»»
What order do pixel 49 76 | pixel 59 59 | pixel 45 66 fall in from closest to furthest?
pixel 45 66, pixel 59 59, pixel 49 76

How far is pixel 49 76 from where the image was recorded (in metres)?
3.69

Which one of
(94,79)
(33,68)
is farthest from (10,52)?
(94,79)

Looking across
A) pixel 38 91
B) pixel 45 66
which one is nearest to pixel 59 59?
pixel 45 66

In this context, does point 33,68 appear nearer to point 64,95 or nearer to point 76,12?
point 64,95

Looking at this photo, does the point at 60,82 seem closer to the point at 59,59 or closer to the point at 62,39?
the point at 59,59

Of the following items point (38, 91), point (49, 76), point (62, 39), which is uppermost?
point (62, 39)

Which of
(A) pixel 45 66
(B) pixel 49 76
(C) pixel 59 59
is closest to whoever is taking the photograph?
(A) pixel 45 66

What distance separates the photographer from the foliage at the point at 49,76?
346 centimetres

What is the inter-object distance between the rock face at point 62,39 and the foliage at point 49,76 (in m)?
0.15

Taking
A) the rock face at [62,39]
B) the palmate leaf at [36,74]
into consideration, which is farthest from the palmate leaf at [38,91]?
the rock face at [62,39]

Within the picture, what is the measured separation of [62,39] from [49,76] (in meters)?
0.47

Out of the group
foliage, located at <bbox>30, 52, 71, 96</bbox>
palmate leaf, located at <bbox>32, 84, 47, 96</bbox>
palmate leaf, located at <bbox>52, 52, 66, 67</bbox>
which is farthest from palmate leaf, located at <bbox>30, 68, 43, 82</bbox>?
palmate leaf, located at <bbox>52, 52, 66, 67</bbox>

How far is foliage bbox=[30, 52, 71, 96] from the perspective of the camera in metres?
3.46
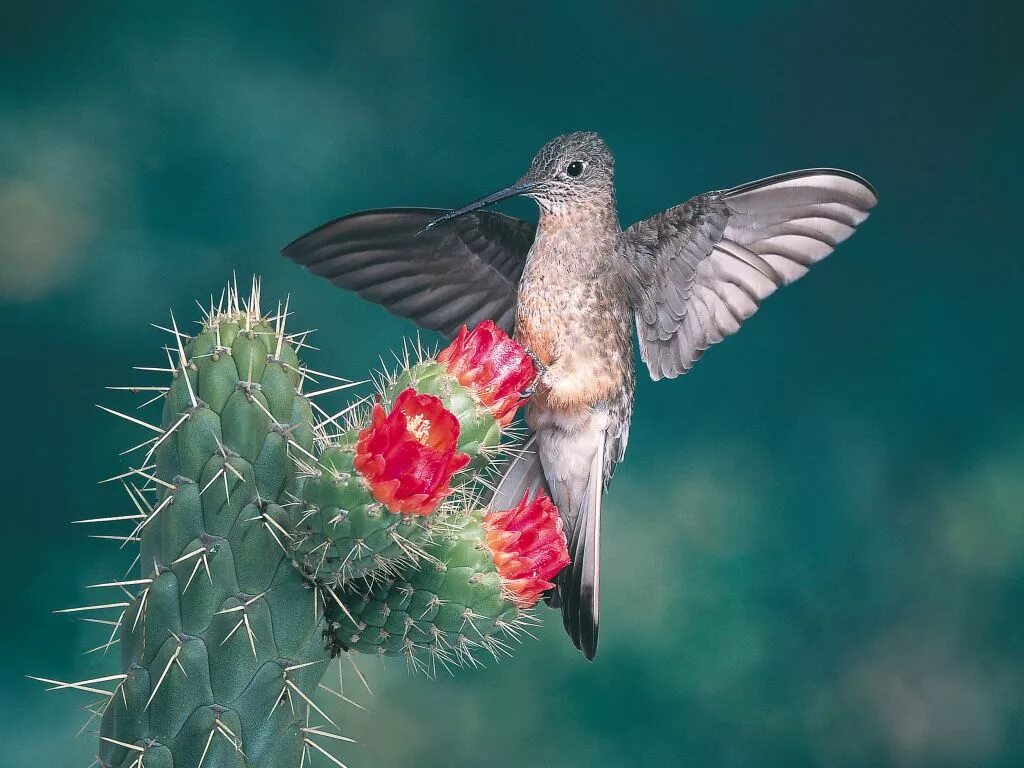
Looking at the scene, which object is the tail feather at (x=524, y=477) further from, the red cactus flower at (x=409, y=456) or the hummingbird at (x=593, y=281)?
the red cactus flower at (x=409, y=456)

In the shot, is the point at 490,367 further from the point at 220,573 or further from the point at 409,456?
the point at 220,573

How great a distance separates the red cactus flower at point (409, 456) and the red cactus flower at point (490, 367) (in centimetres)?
11

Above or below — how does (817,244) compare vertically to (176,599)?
above

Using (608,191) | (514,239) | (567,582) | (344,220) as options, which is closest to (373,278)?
(344,220)

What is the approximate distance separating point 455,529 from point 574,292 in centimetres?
57

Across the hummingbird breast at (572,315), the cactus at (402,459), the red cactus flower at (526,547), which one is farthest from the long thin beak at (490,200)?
the red cactus flower at (526,547)

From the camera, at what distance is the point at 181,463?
94cm

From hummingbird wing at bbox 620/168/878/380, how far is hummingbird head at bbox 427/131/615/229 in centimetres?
10

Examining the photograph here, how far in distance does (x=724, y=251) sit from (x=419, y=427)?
741 millimetres

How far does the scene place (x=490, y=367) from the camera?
979 millimetres

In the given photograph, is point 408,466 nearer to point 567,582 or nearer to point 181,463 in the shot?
point 181,463

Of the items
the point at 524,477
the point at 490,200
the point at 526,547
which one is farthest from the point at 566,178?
the point at 526,547

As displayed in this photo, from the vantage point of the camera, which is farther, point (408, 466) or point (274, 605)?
point (274, 605)

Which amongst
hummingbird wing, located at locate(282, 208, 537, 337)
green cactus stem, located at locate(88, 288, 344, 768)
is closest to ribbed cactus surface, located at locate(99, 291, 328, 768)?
green cactus stem, located at locate(88, 288, 344, 768)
««
__Exercise__
Copy the items word for word from the very first line through the line containing "346 centimetres", including that line, and write out nothing beyond it.

__Exercise response__
What order do pixel 49 76 | pixel 59 59 | pixel 45 66 fall in from closest to furthest?
pixel 45 66, pixel 59 59, pixel 49 76

How far is pixel 49 76 from where the image was recorded (in metres)?
3.69

Which one of
(94,79)
(33,68)
is farthest from (10,52)?
(94,79)

Looking across
A) pixel 38 91
B) pixel 45 66
which one is nearest to pixel 59 59?
pixel 45 66

In this context, does point 33,68 appear nearer to point 64,95 or nearer to point 76,12?
point 64,95

Looking at this photo, does the point at 60,82 seem closer to the point at 59,59 or closer to the point at 62,39?
the point at 59,59

Of the following items point (38, 91), point (49, 76), point (62, 39), which is uppermost?
point (62, 39)

Which of
(A) pixel 45 66
(B) pixel 49 76
(C) pixel 59 59
is closest to whoever is taking the photograph?
(A) pixel 45 66

What distance separates the photographer from the foliage at the point at 49,76?
346 centimetres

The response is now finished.